On February 15, Musial received the Presidential Medal of Freedom from President Obama, along with 14 other distinguished individuals. A president can bestow this honor on any person who makes “an especially meritorious contribution to the security or national interests of the United States, world peace, cultural or other significant public or private endeavors.” It is the highest civilian award in the U.S.
Musial did not receive this reward for his baseball achievements, but for his character. His 90-year life has displayed humility, honesty and integrity. On the field and off, he earned the highest respect from players and fans. He never refused an autograph request and never eluded a fan who wanted to shake his hand.
In 1947, when Jackie Robinson, the first African American to play major league baseball, was called up by the Brooklyn Dodgers, many players protested the integration. The Cardinal players threatened to strike when the two teams met for a series in May. Commissioner Happy Chandler promised suspension for any player who struck. Always a private person, Musial revealed his opposition to the racism of his own teammates and always offered quiet support to the maligned Robinson, which Robinson appreciated.
For his 22-year career, he earned $1,261,400. His annual salary reached $100,000 for two seasons, setting the bar in salaries those years. In one of those years, Musial was disgusted with his productivity and asked the owners to reduce his salary to $75,000. That will probably never happen again in professional baseball.
As a boy, U.S. Representative William Lacy Clay watched Musial play at Sportsman Park. After getting to know him as an adult, Clay said, “Stan Musial is a national treasure.
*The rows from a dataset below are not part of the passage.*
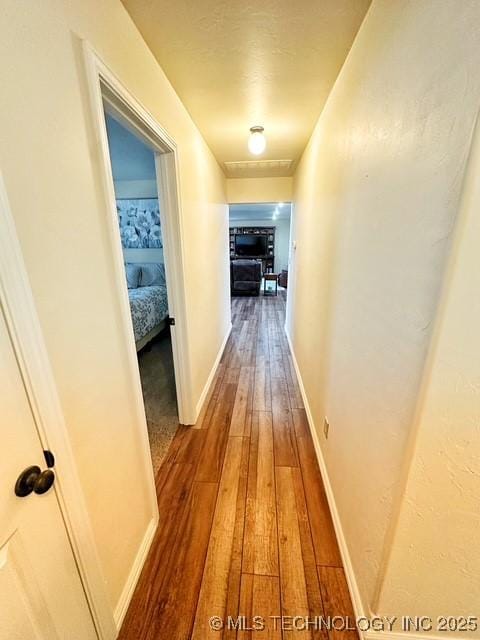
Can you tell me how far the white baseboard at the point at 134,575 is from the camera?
1.02 m

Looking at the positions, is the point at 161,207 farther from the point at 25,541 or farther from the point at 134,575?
the point at 134,575

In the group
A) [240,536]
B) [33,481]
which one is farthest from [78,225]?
[240,536]

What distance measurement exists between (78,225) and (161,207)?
3.30 ft

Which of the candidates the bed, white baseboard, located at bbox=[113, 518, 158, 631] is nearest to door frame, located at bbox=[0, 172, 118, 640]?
white baseboard, located at bbox=[113, 518, 158, 631]

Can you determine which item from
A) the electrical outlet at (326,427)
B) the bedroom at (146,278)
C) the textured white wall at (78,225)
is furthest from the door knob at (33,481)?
the electrical outlet at (326,427)

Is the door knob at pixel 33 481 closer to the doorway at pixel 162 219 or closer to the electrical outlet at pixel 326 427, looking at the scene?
the doorway at pixel 162 219

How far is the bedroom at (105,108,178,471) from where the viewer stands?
226 centimetres

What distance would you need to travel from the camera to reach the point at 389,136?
0.86m

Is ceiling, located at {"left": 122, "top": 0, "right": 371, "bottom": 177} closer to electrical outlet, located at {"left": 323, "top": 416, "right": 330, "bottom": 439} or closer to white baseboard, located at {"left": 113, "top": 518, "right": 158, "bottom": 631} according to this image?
electrical outlet, located at {"left": 323, "top": 416, "right": 330, "bottom": 439}

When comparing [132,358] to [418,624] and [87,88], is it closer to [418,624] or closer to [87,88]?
[87,88]

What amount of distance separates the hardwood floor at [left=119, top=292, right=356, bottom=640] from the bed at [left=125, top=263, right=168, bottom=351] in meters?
1.47

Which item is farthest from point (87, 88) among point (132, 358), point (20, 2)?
point (132, 358)

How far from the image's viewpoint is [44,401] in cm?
66

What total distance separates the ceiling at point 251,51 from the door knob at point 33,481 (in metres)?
1.65
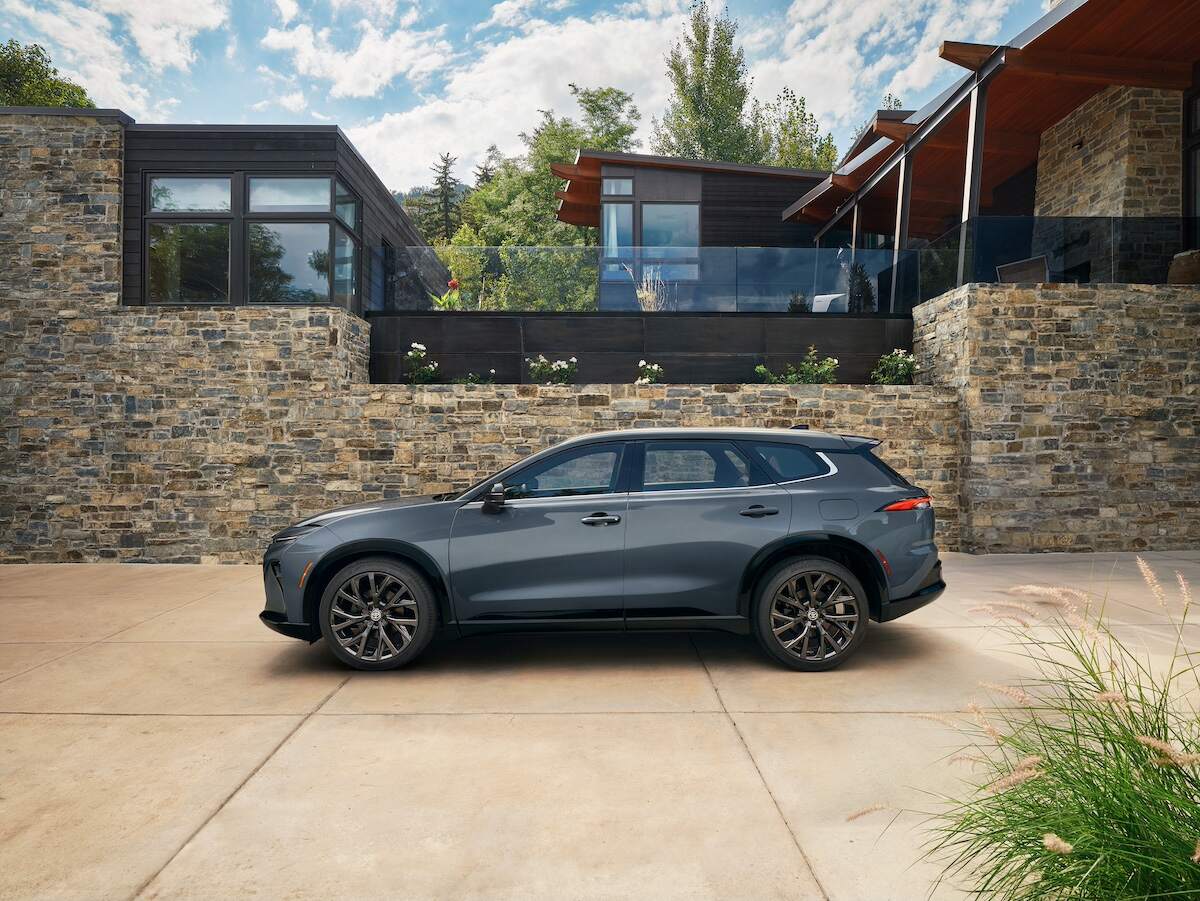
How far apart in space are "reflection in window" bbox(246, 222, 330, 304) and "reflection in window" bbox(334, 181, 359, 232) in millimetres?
502

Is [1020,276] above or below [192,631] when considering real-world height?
above

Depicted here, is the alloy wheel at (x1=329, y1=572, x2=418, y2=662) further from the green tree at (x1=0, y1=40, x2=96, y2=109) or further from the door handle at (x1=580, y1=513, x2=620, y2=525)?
the green tree at (x1=0, y1=40, x2=96, y2=109)

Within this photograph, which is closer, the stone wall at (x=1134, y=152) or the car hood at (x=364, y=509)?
the car hood at (x=364, y=509)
His remarkable life represents the very best of America.” Missouri Governor Jay Nixon praised Musial, commenting that the medal “was appropriate for a man who is both a baseball immortal and an extraordinary American and gentleman.”
I may be biased in my opinion of Stan the Man. On the night I was born, Musial hit a home run that helped the Cardinals win a game. My father had a great admiration for Musial as a man and decided to name his firstborn son after this baseball hero. I have always worn the name with great esteem for my namesake.
Most authorities on baseball lament that free agency nurtured greed, which has produced shameless salaries. Arguably, the money ruins the game and the players. Character gets lost in the cluster of zeros in salary packages.
What if a different bar was revered in baseball, a bar that Musial may have set? What if players aspired to integrity rather than income? What if reputation won more accolades than records? What if the league slashed salaries, putting major league players in the same tax bracket as teachers?
Job set this kind of bar in his generation. God boasted to Satan, “Have you considered my servant Job, that there is none like him on the earth, a blameless and upright man, who fears God and turns away from evil? He still holds fast his integrity although you incited me against him to destroy him without reason.” (Job 2:3) This commendation cannot be equaled by any salary.
Seven former MLB players and three Negro League players have won the Presidential Medal of Freedom, including Ted Williams, Jackie Robinson, Hank Aaron, Frank Robinson and Buck O’Neil. Musial joined elite company. I can’t help but think that the legacies of these players have outlasted their salaries by decades. It begs the question, Which bar would you prefer to set?